Example for splitting a namespace's state into three Units:

SPACE=<app>-<env>
TARGET=<workers-space>/<cluster-target>
NS=<namespace>

# Shell
for u in <ns>-namespace <ns>-policy <app> <app>-crds; do
  cub unit create --space "$SPACE" "$u"
  cub unit set-target --space "$SPACE" "$u" "$TARGET"
done

# CRDs (cluster-scoped; needs include_cluster)
cub unit import --space "$SPACE" <app>-crds \
  --where-resource "kind = 'CustomResourceDefinition' AND import.include_cluster = true AND metadata.labels.app = '<app>'" \
  --dry-run

# Namespace (cluster-scoped; platform-team owned).
cub unit import --space "$SPACE" <ns>-namespace \
  --where-resource "kind = 'Namespace' AND metadata.name = '$NS' AND import.include_cluster = true" \
  --dry-run

# Namespace-scoped policy (NetworkPolicy, RBAC, ResourceQuota, LimitRange).
# `--where-resource` supports AND only — if you'd want Namespace + policy in a
# single Unit, do two imports into separate Units rather than trying to OR.
cub unit import --space "$SPACE" <ns>-policy \
  --where-resource "metadata.namespace = '$NS' AND kind IN ('NetworkPolicy','ServiceAccount','Role','RoleBinding','ResourceQuota','LimitRange')" \
  --dry-run

# Workload
cub unit import --space "$SPACE" <app> \
  --where-resource "metadata.namespace = '$NS' AND kind IN ('Deployment','StatefulSet','DaemonSet','Service','ConfigMap','HorizontalPodAutoscaler','PodDisruptionBudget','ServiceMonitor') AND metadata.labels.app = '<app>'" \
  --dry-run

Dry-run each, confirm the resource set, then re-run without --dry-run.
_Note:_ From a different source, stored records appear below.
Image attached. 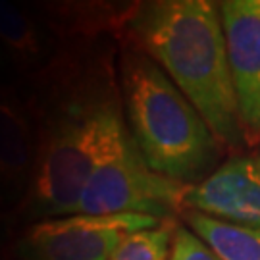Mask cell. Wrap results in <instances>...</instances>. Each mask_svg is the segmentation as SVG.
<instances>
[{
	"instance_id": "cell-1",
	"label": "cell",
	"mask_w": 260,
	"mask_h": 260,
	"mask_svg": "<svg viewBox=\"0 0 260 260\" xmlns=\"http://www.w3.org/2000/svg\"><path fill=\"white\" fill-rule=\"evenodd\" d=\"M118 39L56 43L47 64L23 79L37 127V158L27 193L10 210L18 230L72 216L94 168L127 135Z\"/></svg>"
},
{
	"instance_id": "cell-2",
	"label": "cell",
	"mask_w": 260,
	"mask_h": 260,
	"mask_svg": "<svg viewBox=\"0 0 260 260\" xmlns=\"http://www.w3.org/2000/svg\"><path fill=\"white\" fill-rule=\"evenodd\" d=\"M121 37L147 52L189 99L223 147L245 139L218 4L137 2Z\"/></svg>"
},
{
	"instance_id": "cell-3",
	"label": "cell",
	"mask_w": 260,
	"mask_h": 260,
	"mask_svg": "<svg viewBox=\"0 0 260 260\" xmlns=\"http://www.w3.org/2000/svg\"><path fill=\"white\" fill-rule=\"evenodd\" d=\"M123 118L141 156L156 174L195 185L216 170L222 143L166 72L129 39H118Z\"/></svg>"
},
{
	"instance_id": "cell-4",
	"label": "cell",
	"mask_w": 260,
	"mask_h": 260,
	"mask_svg": "<svg viewBox=\"0 0 260 260\" xmlns=\"http://www.w3.org/2000/svg\"><path fill=\"white\" fill-rule=\"evenodd\" d=\"M187 187L156 174L141 156L127 131L118 149L94 168L74 214H141L172 222L183 210Z\"/></svg>"
},
{
	"instance_id": "cell-5",
	"label": "cell",
	"mask_w": 260,
	"mask_h": 260,
	"mask_svg": "<svg viewBox=\"0 0 260 260\" xmlns=\"http://www.w3.org/2000/svg\"><path fill=\"white\" fill-rule=\"evenodd\" d=\"M160 223L164 222L141 214L47 218L19 228L6 252L18 260H110L127 235Z\"/></svg>"
},
{
	"instance_id": "cell-6",
	"label": "cell",
	"mask_w": 260,
	"mask_h": 260,
	"mask_svg": "<svg viewBox=\"0 0 260 260\" xmlns=\"http://www.w3.org/2000/svg\"><path fill=\"white\" fill-rule=\"evenodd\" d=\"M245 139L260 141V0L218 4Z\"/></svg>"
},
{
	"instance_id": "cell-7",
	"label": "cell",
	"mask_w": 260,
	"mask_h": 260,
	"mask_svg": "<svg viewBox=\"0 0 260 260\" xmlns=\"http://www.w3.org/2000/svg\"><path fill=\"white\" fill-rule=\"evenodd\" d=\"M183 210L260 228V158L241 154L225 160L203 181L187 187Z\"/></svg>"
},
{
	"instance_id": "cell-8",
	"label": "cell",
	"mask_w": 260,
	"mask_h": 260,
	"mask_svg": "<svg viewBox=\"0 0 260 260\" xmlns=\"http://www.w3.org/2000/svg\"><path fill=\"white\" fill-rule=\"evenodd\" d=\"M37 158V127L23 87L0 85V189L14 203L25 197Z\"/></svg>"
},
{
	"instance_id": "cell-9",
	"label": "cell",
	"mask_w": 260,
	"mask_h": 260,
	"mask_svg": "<svg viewBox=\"0 0 260 260\" xmlns=\"http://www.w3.org/2000/svg\"><path fill=\"white\" fill-rule=\"evenodd\" d=\"M29 8L45 23L56 43H74L121 37L135 4L123 8L101 2H31Z\"/></svg>"
},
{
	"instance_id": "cell-10",
	"label": "cell",
	"mask_w": 260,
	"mask_h": 260,
	"mask_svg": "<svg viewBox=\"0 0 260 260\" xmlns=\"http://www.w3.org/2000/svg\"><path fill=\"white\" fill-rule=\"evenodd\" d=\"M0 45L19 74L31 77L50 60L56 41L29 4L21 8L0 0Z\"/></svg>"
},
{
	"instance_id": "cell-11",
	"label": "cell",
	"mask_w": 260,
	"mask_h": 260,
	"mask_svg": "<svg viewBox=\"0 0 260 260\" xmlns=\"http://www.w3.org/2000/svg\"><path fill=\"white\" fill-rule=\"evenodd\" d=\"M183 218L220 260H260V228L223 222L195 210H185Z\"/></svg>"
},
{
	"instance_id": "cell-12",
	"label": "cell",
	"mask_w": 260,
	"mask_h": 260,
	"mask_svg": "<svg viewBox=\"0 0 260 260\" xmlns=\"http://www.w3.org/2000/svg\"><path fill=\"white\" fill-rule=\"evenodd\" d=\"M177 222H164L152 230L127 235L112 252L110 260H170Z\"/></svg>"
},
{
	"instance_id": "cell-13",
	"label": "cell",
	"mask_w": 260,
	"mask_h": 260,
	"mask_svg": "<svg viewBox=\"0 0 260 260\" xmlns=\"http://www.w3.org/2000/svg\"><path fill=\"white\" fill-rule=\"evenodd\" d=\"M170 260H220L197 233L187 225H176Z\"/></svg>"
},
{
	"instance_id": "cell-14",
	"label": "cell",
	"mask_w": 260,
	"mask_h": 260,
	"mask_svg": "<svg viewBox=\"0 0 260 260\" xmlns=\"http://www.w3.org/2000/svg\"><path fill=\"white\" fill-rule=\"evenodd\" d=\"M16 232H18V225L12 218V212L0 210V256H2V252L6 251V247L10 245Z\"/></svg>"
},
{
	"instance_id": "cell-15",
	"label": "cell",
	"mask_w": 260,
	"mask_h": 260,
	"mask_svg": "<svg viewBox=\"0 0 260 260\" xmlns=\"http://www.w3.org/2000/svg\"><path fill=\"white\" fill-rule=\"evenodd\" d=\"M6 60H8V54H6V50H4V48H2V45H0V70L4 68Z\"/></svg>"
},
{
	"instance_id": "cell-16",
	"label": "cell",
	"mask_w": 260,
	"mask_h": 260,
	"mask_svg": "<svg viewBox=\"0 0 260 260\" xmlns=\"http://www.w3.org/2000/svg\"><path fill=\"white\" fill-rule=\"evenodd\" d=\"M0 260H18V258H14L12 254H8V252L4 251V252H2V256H0Z\"/></svg>"
},
{
	"instance_id": "cell-17",
	"label": "cell",
	"mask_w": 260,
	"mask_h": 260,
	"mask_svg": "<svg viewBox=\"0 0 260 260\" xmlns=\"http://www.w3.org/2000/svg\"><path fill=\"white\" fill-rule=\"evenodd\" d=\"M0 210H2V208H0Z\"/></svg>"
},
{
	"instance_id": "cell-18",
	"label": "cell",
	"mask_w": 260,
	"mask_h": 260,
	"mask_svg": "<svg viewBox=\"0 0 260 260\" xmlns=\"http://www.w3.org/2000/svg\"><path fill=\"white\" fill-rule=\"evenodd\" d=\"M258 158H260V156H258Z\"/></svg>"
}]
</instances>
Same pattern for Helm-rendered bundles split by hand: store the output of helm template in files, then cub unit create each from its scoped file. (Though unless you have a specific reason, cub helm install already does CRD splitting correctly — prefer it.)

The decision flow

  1. What's the source? → Helm / Kustomize / ArgoCD / Flux / live cluster / hand-rolled YAML.
  2. If a generator, default to <release> + <release>-crds (Helm) or dry/wet/crds (Argo/Flux) per the matching import skill. Only split further if ownership / lifecycle / blast radius diverge within the render.
  3. If hand-rolled or cluster-imported: walk the four axes (ownership, references, lifecycle, blast radius). Map to the recommended groupings above. Produce slugs and --where-resource predicates.
  4. Hand off to the right import-from-* skill for execution.
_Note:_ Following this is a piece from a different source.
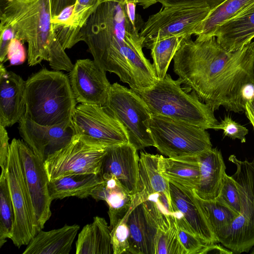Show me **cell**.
<instances>
[{"mask_svg":"<svg viewBox=\"0 0 254 254\" xmlns=\"http://www.w3.org/2000/svg\"><path fill=\"white\" fill-rule=\"evenodd\" d=\"M185 38L170 36L153 40L144 45V47L151 50L152 65L157 80L164 78L171 61Z\"/></svg>","mask_w":254,"mask_h":254,"instance_id":"4dcf8cb0","label":"cell"},{"mask_svg":"<svg viewBox=\"0 0 254 254\" xmlns=\"http://www.w3.org/2000/svg\"><path fill=\"white\" fill-rule=\"evenodd\" d=\"M149 128L154 147L168 157L198 156L212 148L206 129L188 123L151 114Z\"/></svg>","mask_w":254,"mask_h":254,"instance_id":"8992f818","label":"cell"},{"mask_svg":"<svg viewBox=\"0 0 254 254\" xmlns=\"http://www.w3.org/2000/svg\"><path fill=\"white\" fill-rule=\"evenodd\" d=\"M245 112L254 128V97L251 100L247 102Z\"/></svg>","mask_w":254,"mask_h":254,"instance_id":"7bdbcfd3","label":"cell"},{"mask_svg":"<svg viewBox=\"0 0 254 254\" xmlns=\"http://www.w3.org/2000/svg\"><path fill=\"white\" fill-rule=\"evenodd\" d=\"M0 125V166L1 172H6L10 144L8 133L5 128Z\"/></svg>","mask_w":254,"mask_h":254,"instance_id":"ab89813d","label":"cell"},{"mask_svg":"<svg viewBox=\"0 0 254 254\" xmlns=\"http://www.w3.org/2000/svg\"><path fill=\"white\" fill-rule=\"evenodd\" d=\"M197 198L212 232L220 242L238 216V214L218 199L204 200L197 197Z\"/></svg>","mask_w":254,"mask_h":254,"instance_id":"f1b7e54d","label":"cell"},{"mask_svg":"<svg viewBox=\"0 0 254 254\" xmlns=\"http://www.w3.org/2000/svg\"><path fill=\"white\" fill-rule=\"evenodd\" d=\"M137 151L128 143L108 147L100 172L102 176H114L134 196L138 193L139 179Z\"/></svg>","mask_w":254,"mask_h":254,"instance_id":"e0dca14e","label":"cell"},{"mask_svg":"<svg viewBox=\"0 0 254 254\" xmlns=\"http://www.w3.org/2000/svg\"><path fill=\"white\" fill-rule=\"evenodd\" d=\"M226 0H159L164 7L177 6H205L211 11Z\"/></svg>","mask_w":254,"mask_h":254,"instance_id":"74e56055","label":"cell"},{"mask_svg":"<svg viewBox=\"0 0 254 254\" xmlns=\"http://www.w3.org/2000/svg\"><path fill=\"white\" fill-rule=\"evenodd\" d=\"M6 175L14 212L10 239L19 248L27 245L39 231L25 182L16 138L10 143Z\"/></svg>","mask_w":254,"mask_h":254,"instance_id":"9c48e42d","label":"cell"},{"mask_svg":"<svg viewBox=\"0 0 254 254\" xmlns=\"http://www.w3.org/2000/svg\"><path fill=\"white\" fill-rule=\"evenodd\" d=\"M126 216L128 230V253L155 254L157 223L153 214L137 194Z\"/></svg>","mask_w":254,"mask_h":254,"instance_id":"ac0fdd59","label":"cell"},{"mask_svg":"<svg viewBox=\"0 0 254 254\" xmlns=\"http://www.w3.org/2000/svg\"><path fill=\"white\" fill-rule=\"evenodd\" d=\"M25 99L24 115L44 126L72 122L77 103L68 76L46 68L25 81Z\"/></svg>","mask_w":254,"mask_h":254,"instance_id":"277c9868","label":"cell"},{"mask_svg":"<svg viewBox=\"0 0 254 254\" xmlns=\"http://www.w3.org/2000/svg\"><path fill=\"white\" fill-rule=\"evenodd\" d=\"M103 181L93 190L91 196L108 204L111 230L130 209L135 196L131 195L114 176H102Z\"/></svg>","mask_w":254,"mask_h":254,"instance_id":"44dd1931","label":"cell"},{"mask_svg":"<svg viewBox=\"0 0 254 254\" xmlns=\"http://www.w3.org/2000/svg\"><path fill=\"white\" fill-rule=\"evenodd\" d=\"M76 1V0H51L52 17L59 15L67 7L74 5Z\"/></svg>","mask_w":254,"mask_h":254,"instance_id":"60d3db41","label":"cell"},{"mask_svg":"<svg viewBox=\"0 0 254 254\" xmlns=\"http://www.w3.org/2000/svg\"><path fill=\"white\" fill-rule=\"evenodd\" d=\"M76 254H112L111 230L104 218L95 216L83 227L76 241Z\"/></svg>","mask_w":254,"mask_h":254,"instance_id":"4316f807","label":"cell"},{"mask_svg":"<svg viewBox=\"0 0 254 254\" xmlns=\"http://www.w3.org/2000/svg\"><path fill=\"white\" fill-rule=\"evenodd\" d=\"M224 202L238 215L241 209L240 192L235 180L232 176L225 174L221 191L216 198Z\"/></svg>","mask_w":254,"mask_h":254,"instance_id":"836d02e7","label":"cell"},{"mask_svg":"<svg viewBox=\"0 0 254 254\" xmlns=\"http://www.w3.org/2000/svg\"><path fill=\"white\" fill-rule=\"evenodd\" d=\"M127 216L111 230V243L113 254H128V230L127 225Z\"/></svg>","mask_w":254,"mask_h":254,"instance_id":"e575fe53","label":"cell"},{"mask_svg":"<svg viewBox=\"0 0 254 254\" xmlns=\"http://www.w3.org/2000/svg\"><path fill=\"white\" fill-rule=\"evenodd\" d=\"M211 10L205 6L164 7L150 15L143 24L139 36L144 45L156 39L170 36L190 37Z\"/></svg>","mask_w":254,"mask_h":254,"instance_id":"30bf717a","label":"cell"},{"mask_svg":"<svg viewBox=\"0 0 254 254\" xmlns=\"http://www.w3.org/2000/svg\"><path fill=\"white\" fill-rule=\"evenodd\" d=\"M159 2V0H125V2H133L141 5L144 9Z\"/></svg>","mask_w":254,"mask_h":254,"instance_id":"f6af8a7d","label":"cell"},{"mask_svg":"<svg viewBox=\"0 0 254 254\" xmlns=\"http://www.w3.org/2000/svg\"><path fill=\"white\" fill-rule=\"evenodd\" d=\"M104 107L123 127L128 143L136 150L155 146L149 128L151 114L133 90L117 82L111 84Z\"/></svg>","mask_w":254,"mask_h":254,"instance_id":"52a82bcc","label":"cell"},{"mask_svg":"<svg viewBox=\"0 0 254 254\" xmlns=\"http://www.w3.org/2000/svg\"><path fill=\"white\" fill-rule=\"evenodd\" d=\"M242 97L246 104L254 97V84H249L244 87L242 91Z\"/></svg>","mask_w":254,"mask_h":254,"instance_id":"ee69618b","label":"cell"},{"mask_svg":"<svg viewBox=\"0 0 254 254\" xmlns=\"http://www.w3.org/2000/svg\"><path fill=\"white\" fill-rule=\"evenodd\" d=\"M26 58L23 43L17 38L12 39L9 44L7 54V61H9L10 65H20L24 63Z\"/></svg>","mask_w":254,"mask_h":254,"instance_id":"f35d334b","label":"cell"},{"mask_svg":"<svg viewBox=\"0 0 254 254\" xmlns=\"http://www.w3.org/2000/svg\"><path fill=\"white\" fill-rule=\"evenodd\" d=\"M100 3V0H76L68 25L58 37L64 50L79 42L81 29Z\"/></svg>","mask_w":254,"mask_h":254,"instance_id":"f546056e","label":"cell"},{"mask_svg":"<svg viewBox=\"0 0 254 254\" xmlns=\"http://www.w3.org/2000/svg\"><path fill=\"white\" fill-rule=\"evenodd\" d=\"M216 129L223 130L224 135L232 139H238L242 143L246 141V135L248 129L244 126L233 120L230 117L226 116L216 127Z\"/></svg>","mask_w":254,"mask_h":254,"instance_id":"d590c367","label":"cell"},{"mask_svg":"<svg viewBox=\"0 0 254 254\" xmlns=\"http://www.w3.org/2000/svg\"><path fill=\"white\" fill-rule=\"evenodd\" d=\"M254 2V0H226L210 11L195 35L199 38L214 36L220 25L236 17Z\"/></svg>","mask_w":254,"mask_h":254,"instance_id":"83f0119b","label":"cell"},{"mask_svg":"<svg viewBox=\"0 0 254 254\" xmlns=\"http://www.w3.org/2000/svg\"><path fill=\"white\" fill-rule=\"evenodd\" d=\"M251 254H254V248L253 249L252 251L251 252Z\"/></svg>","mask_w":254,"mask_h":254,"instance_id":"7dc6e473","label":"cell"},{"mask_svg":"<svg viewBox=\"0 0 254 254\" xmlns=\"http://www.w3.org/2000/svg\"><path fill=\"white\" fill-rule=\"evenodd\" d=\"M177 228L179 240L187 254H199L205 244L194 234Z\"/></svg>","mask_w":254,"mask_h":254,"instance_id":"8d00e7d4","label":"cell"},{"mask_svg":"<svg viewBox=\"0 0 254 254\" xmlns=\"http://www.w3.org/2000/svg\"><path fill=\"white\" fill-rule=\"evenodd\" d=\"M51 0H0V30L10 28L28 44L30 66L43 60L55 70L70 72L73 64L57 37L52 23Z\"/></svg>","mask_w":254,"mask_h":254,"instance_id":"3957f363","label":"cell"},{"mask_svg":"<svg viewBox=\"0 0 254 254\" xmlns=\"http://www.w3.org/2000/svg\"><path fill=\"white\" fill-rule=\"evenodd\" d=\"M107 147L96 146L77 135L44 162L49 181L72 174H98Z\"/></svg>","mask_w":254,"mask_h":254,"instance_id":"7c38bea8","label":"cell"},{"mask_svg":"<svg viewBox=\"0 0 254 254\" xmlns=\"http://www.w3.org/2000/svg\"><path fill=\"white\" fill-rule=\"evenodd\" d=\"M159 155L140 152L139 160L138 193L142 201L158 194L170 197L169 182L158 169Z\"/></svg>","mask_w":254,"mask_h":254,"instance_id":"484cf974","label":"cell"},{"mask_svg":"<svg viewBox=\"0 0 254 254\" xmlns=\"http://www.w3.org/2000/svg\"><path fill=\"white\" fill-rule=\"evenodd\" d=\"M169 190L177 227L194 234L205 245L218 243L193 190L171 182Z\"/></svg>","mask_w":254,"mask_h":254,"instance_id":"5bb4252c","label":"cell"},{"mask_svg":"<svg viewBox=\"0 0 254 254\" xmlns=\"http://www.w3.org/2000/svg\"><path fill=\"white\" fill-rule=\"evenodd\" d=\"M229 160L236 167L232 176L240 192L241 209L220 242L234 253L241 254L254 246V160H240L234 155Z\"/></svg>","mask_w":254,"mask_h":254,"instance_id":"ba28073f","label":"cell"},{"mask_svg":"<svg viewBox=\"0 0 254 254\" xmlns=\"http://www.w3.org/2000/svg\"><path fill=\"white\" fill-rule=\"evenodd\" d=\"M234 253L219 245L215 244L205 245L199 254H231Z\"/></svg>","mask_w":254,"mask_h":254,"instance_id":"b9f144b4","label":"cell"},{"mask_svg":"<svg viewBox=\"0 0 254 254\" xmlns=\"http://www.w3.org/2000/svg\"><path fill=\"white\" fill-rule=\"evenodd\" d=\"M106 72L94 60L76 61L68 77L77 103L106 106L111 86Z\"/></svg>","mask_w":254,"mask_h":254,"instance_id":"9a60e30c","label":"cell"},{"mask_svg":"<svg viewBox=\"0 0 254 254\" xmlns=\"http://www.w3.org/2000/svg\"><path fill=\"white\" fill-rule=\"evenodd\" d=\"M225 49L234 52L254 38V2L232 19L220 25L215 34Z\"/></svg>","mask_w":254,"mask_h":254,"instance_id":"7402d4cb","label":"cell"},{"mask_svg":"<svg viewBox=\"0 0 254 254\" xmlns=\"http://www.w3.org/2000/svg\"><path fill=\"white\" fill-rule=\"evenodd\" d=\"M200 178L196 189L193 190L196 196L204 200H214L220 194L226 166L221 151L211 148L197 156Z\"/></svg>","mask_w":254,"mask_h":254,"instance_id":"ffe728a7","label":"cell"},{"mask_svg":"<svg viewBox=\"0 0 254 254\" xmlns=\"http://www.w3.org/2000/svg\"><path fill=\"white\" fill-rule=\"evenodd\" d=\"M18 123L21 137L44 162L49 156L68 144L75 135L72 121L44 126L24 115Z\"/></svg>","mask_w":254,"mask_h":254,"instance_id":"2e32d148","label":"cell"},{"mask_svg":"<svg viewBox=\"0 0 254 254\" xmlns=\"http://www.w3.org/2000/svg\"><path fill=\"white\" fill-rule=\"evenodd\" d=\"M173 60L183 87L214 111L223 106L235 113L245 111L242 91L254 84V41L230 52L215 36L195 41L188 37Z\"/></svg>","mask_w":254,"mask_h":254,"instance_id":"6da1fadb","label":"cell"},{"mask_svg":"<svg viewBox=\"0 0 254 254\" xmlns=\"http://www.w3.org/2000/svg\"><path fill=\"white\" fill-rule=\"evenodd\" d=\"M158 169L161 174L169 182L195 190L200 178L197 156L164 157L160 155Z\"/></svg>","mask_w":254,"mask_h":254,"instance_id":"cb8c5ba5","label":"cell"},{"mask_svg":"<svg viewBox=\"0 0 254 254\" xmlns=\"http://www.w3.org/2000/svg\"><path fill=\"white\" fill-rule=\"evenodd\" d=\"M103 181L101 173L65 176L49 181V194L52 200L70 196L85 198L91 196L94 189Z\"/></svg>","mask_w":254,"mask_h":254,"instance_id":"d4e9b609","label":"cell"},{"mask_svg":"<svg viewBox=\"0 0 254 254\" xmlns=\"http://www.w3.org/2000/svg\"><path fill=\"white\" fill-rule=\"evenodd\" d=\"M101 2L102 3L103 2L105 1H114L119 2L120 3H125V0H100Z\"/></svg>","mask_w":254,"mask_h":254,"instance_id":"bcb514c9","label":"cell"},{"mask_svg":"<svg viewBox=\"0 0 254 254\" xmlns=\"http://www.w3.org/2000/svg\"><path fill=\"white\" fill-rule=\"evenodd\" d=\"M72 121L75 135L93 145L108 147L128 143L123 127L104 107L79 103Z\"/></svg>","mask_w":254,"mask_h":254,"instance_id":"8fae6325","label":"cell"},{"mask_svg":"<svg viewBox=\"0 0 254 254\" xmlns=\"http://www.w3.org/2000/svg\"><path fill=\"white\" fill-rule=\"evenodd\" d=\"M25 182L39 232L51 216L49 180L43 161L23 141L17 139Z\"/></svg>","mask_w":254,"mask_h":254,"instance_id":"4fadbf2b","label":"cell"},{"mask_svg":"<svg viewBox=\"0 0 254 254\" xmlns=\"http://www.w3.org/2000/svg\"><path fill=\"white\" fill-rule=\"evenodd\" d=\"M25 81L0 65V125L10 127L18 123L26 111Z\"/></svg>","mask_w":254,"mask_h":254,"instance_id":"d6986e66","label":"cell"},{"mask_svg":"<svg viewBox=\"0 0 254 254\" xmlns=\"http://www.w3.org/2000/svg\"><path fill=\"white\" fill-rule=\"evenodd\" d=\"M79 228L74 224L49 231L41 230L31 240L23 254H68Z\"/></svg>","mask_w":254,"mask_h":254,"instance_id":"603a6c76","label":"cell"},{"mask_svg":"<svg viewBox=\"0 0 254 254\" xmlns=\"http://www.w3.org/2000/svg\"><path fill=\"white\" fill-rule=\"evenodd\" d=\"M178 78L166 74L151 87L133 90L143 100L151 114L158 115L188 123L204 129H216L219 123L214 110L193 92L181 86Z\"/></svg>","mask_w":254,"mask_h":254,"instance_id":"5b68a950","label":"cell"},{"mask_svg":"<svg viewBox=\"0 0 254 254\" xmlns=\"http://www.w3.org/2000/svg\"><path fill=\"white\" fill-rule=\"evenodd\" d=\"M155 254H187L178 236L173 214L165 215L157 221Z\"/></svg>","mask_w":254,"mask_h":254,"instance_id":"1f68e13d","label":"cell"},{"mask_svg":"<svg viewBox=\"0 0 254 254\" xmlns=\"http://www.w3.org/2000/svg\"><path fill=\"white\" fill-rule=\"evenodd\" d=\"M128 17L126 3H100L81 29L79 40L84 42L93 60L112 72L131 89L143 90L156 81L152 64L144 56L139 30Z\"/></svg>","mask_w":254,"mask_h":254,"instance_id":"7a4b0ae2","label":"cell"},{"mask_svg":"<svg viewBox=\"0 0 254 254\" xmlns=\"http://www.w3.org/2000/svg\"><path fill=\"white\" fill-rule=\"evenodd\" d=\"M14 222V212L6 172L0 176V247L11 239Z\"/></svg>","mask_w":254,"mask_h":254,"instance_id":"d6a6232c","label":"cell"}]
</instances>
Preflight (for making a recommendation)

  1. User has told you the source (Helm / Kustomize / ArgoCD / Flux / cluster / hand-rolled). If not, ask once.
  2. For cluster / hand-rolled cases: kubectl get -n <ns> -o yaml > /tmp/inventory.yaml or a similar inventory is available for reference — you need to see what's actually there before prescribing a split.
  3. User has picked a Space layout per space-topology (or will as part of this). Units don't exist in a vacuum.

Tool boundary

Read-only and decision-making only. kubectl get, cub ... list/get to inspect inventory. No cub unit create / import / update — hand that off to the specialized import skill after the decision is made.

Stop conditions

  • User hasn't disclosed the source. Ask; don't guess.
  • User is importing generator-rendered output and wants a per-resource split without a stated reason. Push back: match the generator's bundle + CRD split.
  • User is hand-rolling and insists on one mega-Unit including CRDs. Push back: CRD separation is non-negotiable for apply-order correctness.

Verify chain

There's nothing to apply here; the skill's output is a split proposal. The user (or the import skill called next) verifies by running --dry-run and reviewing the per-Unit resource set before importing.

Evidence

  • kubectl get -n <ns> --show-labels — source inventory the recommendation was based on.
  • The matching import skill's Evidence section once execution starts.

References

  • references/cub-cli.md--where-resource / --where-data scoping mechanics (including ConfigHub.ResourceType, ConfigHub.ResourceName, import.include_system, import.include_cluster, import.include_custom).
  • https://docs.confighub.com/markdown/guide/rendered-manifests.md — the cub gitops import splitting flow this skill mirrors.
  • https://docs.confighub.com/markdown/guide/helm-charts.mdcub helm install release + crds default.
  • Companion skills: space-topology (where the Units go), import-from-helm, import-from-kustomize, import-from-argocd, import-from-flux, import-from-cluster, config-as-data (post-import doctrine).